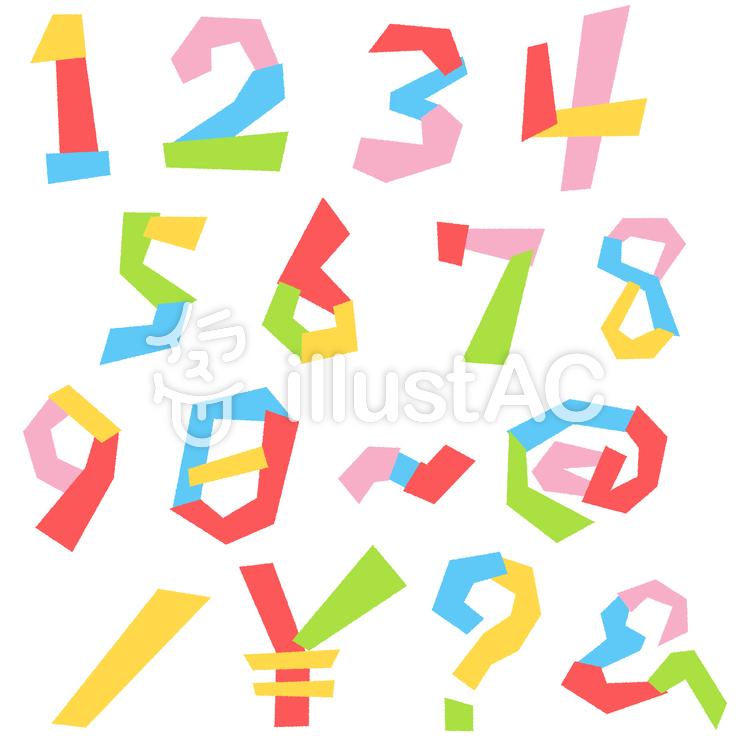 ゆる文字数字と記号セット5a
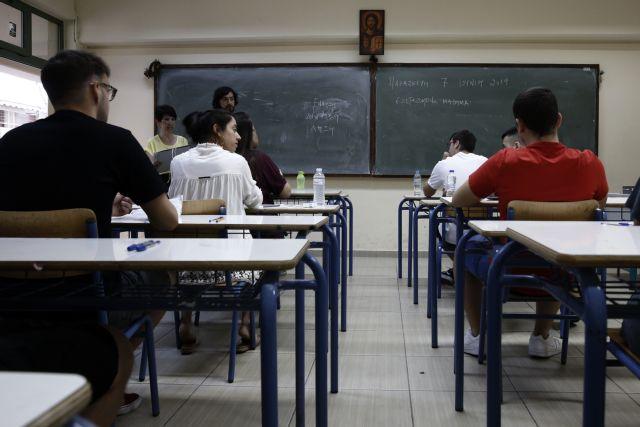 Αντίστροφη μέτρηση για τις πανελλαδικές: «Μάχη» υποψηφίων για μία θέση στις περιζήτητες σχολές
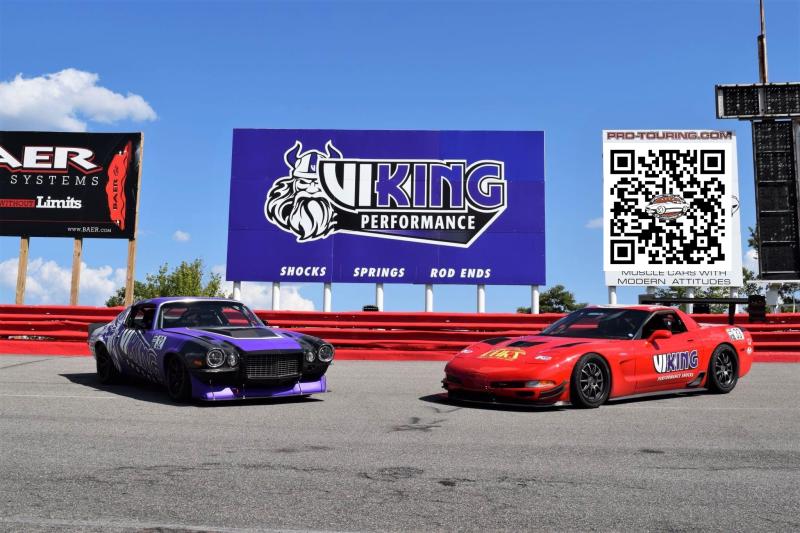 umi-track-billboard-qr-test-w-tracking-037572bcffb38a26a1.png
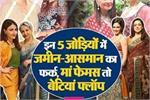 बॉलीवुड की 5 जोड़ियां, मां ने खूब किया राज मगर बेटियां 2-4 हिट देकर...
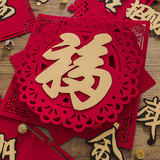 Chinese New Year couplets 2020 New Year's golden words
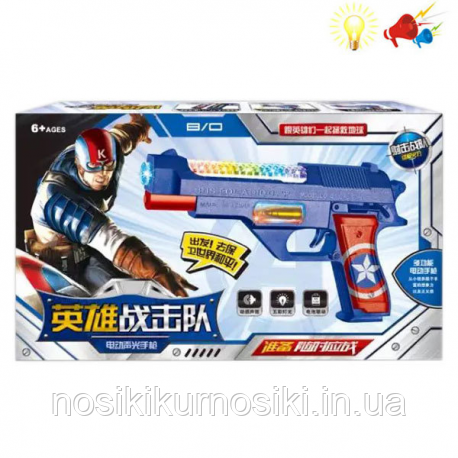 Музыкальный пистолет Капитан Америка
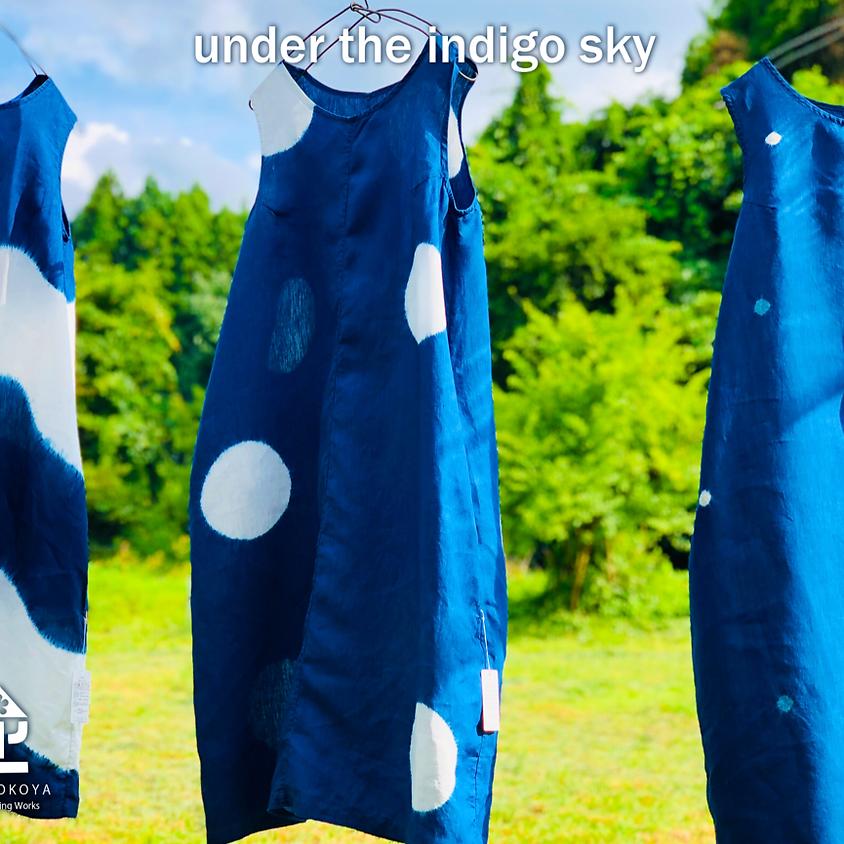 藍染色の、そらの下 琉球藍染工房展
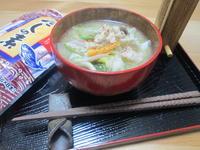 これからの季節に☆ありもの野菜de豚汁 - candy&sarry&・・・2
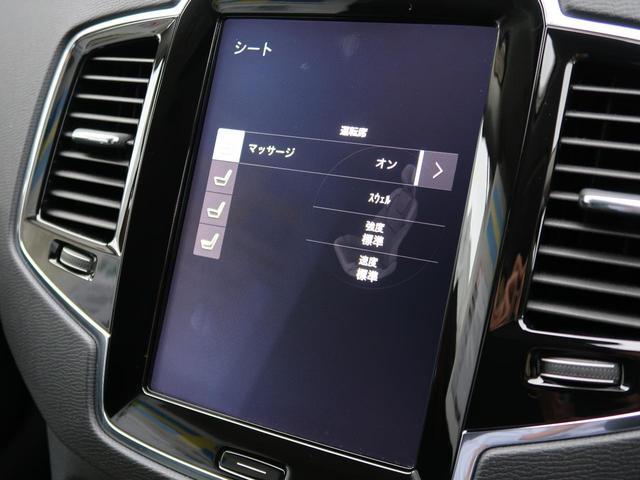 T6 AWD インスクリプション ワンオーナー 禁煙車 ブラック本革シート 9インチナビTV 360°ビューカメラ ベンチレーション&マッサージ機能付きシート メモリ機能付パワーシート インテリセーフ 純正20インチAW 7人乗り(63枚目)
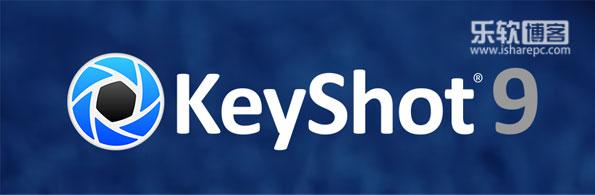 keyshot 破解 版
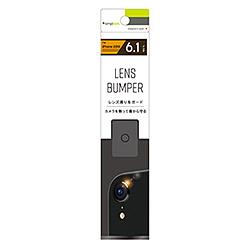 iPhone XR用 6.1 [Lens Bumper] カメラレンズ保護フレーム TRIP18MLBBK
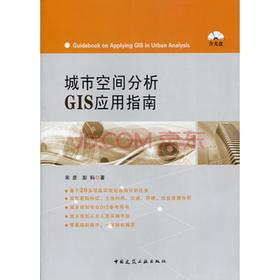 城市空间分析GIS应用指南
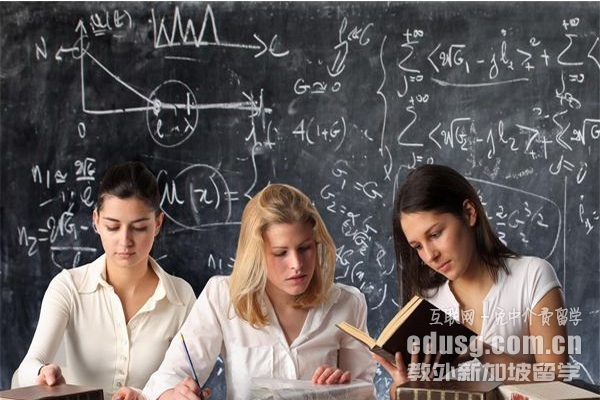 新加坡私立大学学什么好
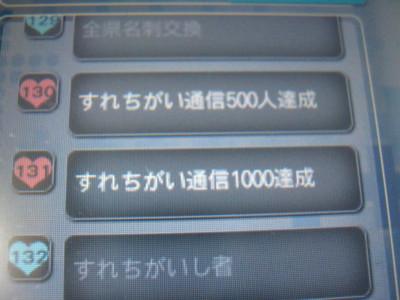 f:id:jagabata:20120702001632j:image
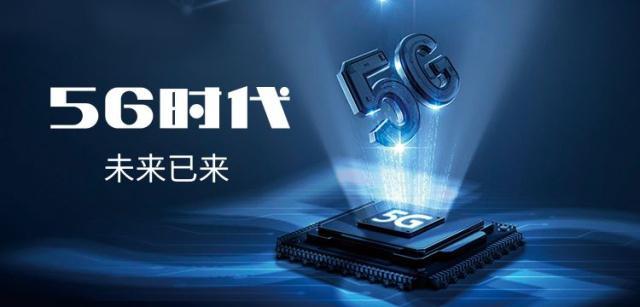 广东将启动建设5G智慧农业产业园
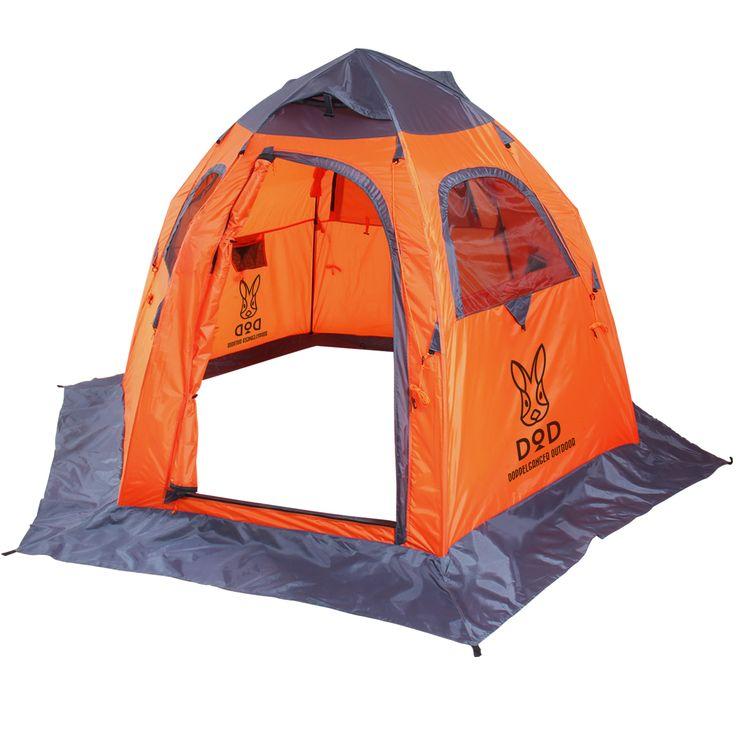 DOPPELGANGER OUTDOOR (ドッペルギャンガーアウトドア) 略してDOD。  約15秒の簡単設営!ワカサギ釣りに最適なワンタッチフィッシングテント。3人用サイズ。   #キャンプ #アウトドア #テント #タープ #チェア #テーブル #ランタン #寝袋 #グランピング #DIY #BBQ #DOD #ドッペルギャンガー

## PROBLEM TO WORK ON
Would you output the data above exactly as written, but with no images?

## RESPONSE AREA
 ゆる文字数字と記号セット5a
 Αντίστροφη μέτρηση για τις πανελλαδικές: «Μάχη» υποψηφίων για μία θέση στις περιζήτητες σχολές
 umi-track-billboard-qr-test-w-tracking-037572bcffb38a26a1.png
 बॉलीवुड की 5 जोड़ियां, मां ने खूब किया राज मगर बेटियां 2-4 हिट देकर...
 Chinese New Year couplets 2020 New Year's golden words
 Музыкальный пистолет Капитан Америка
 藍染色の、そらの下 琉球藍染工房展
 これからの季節に☆ありもの野菜de豚汁 - candy&sarry&・・・2
 T6 AWD インスクリプション ワンオーナー 禁煙車 ブラック本革シート 9インチナビTV 360°ビューカメラ ベンチレーション&マッサージ機能付きシート メモリ機能付パワーシート インテリセーフ 純正20インチAW 7人乗り(63枚目)
 keyshot 破解 版
 iPhone XR用 6.1 [Lens Bumper] カメラレンズ保護フレーム TRIP18MLBBK
 城市空间分析GIS应用指南
 新加坡私立大学学什么好
 f:id:jagabata:20120702001632j:image
 广东将启动建设5G智慧农业产业园
 DOPPELGANGER OUTDOOR (ドッペルギャンガーアウトドア) 略してDOD。  約15秒の簡単設営!ワカサギ釣りに最適なワンタッチフィッシングテント。3人用サイズ。   #キャンプ #アウトドア #テント #タープ #チェア #テーブル #ランタン #寝袋 #グランピング #DIY #BBQ #DOD #ドッペルギャンガー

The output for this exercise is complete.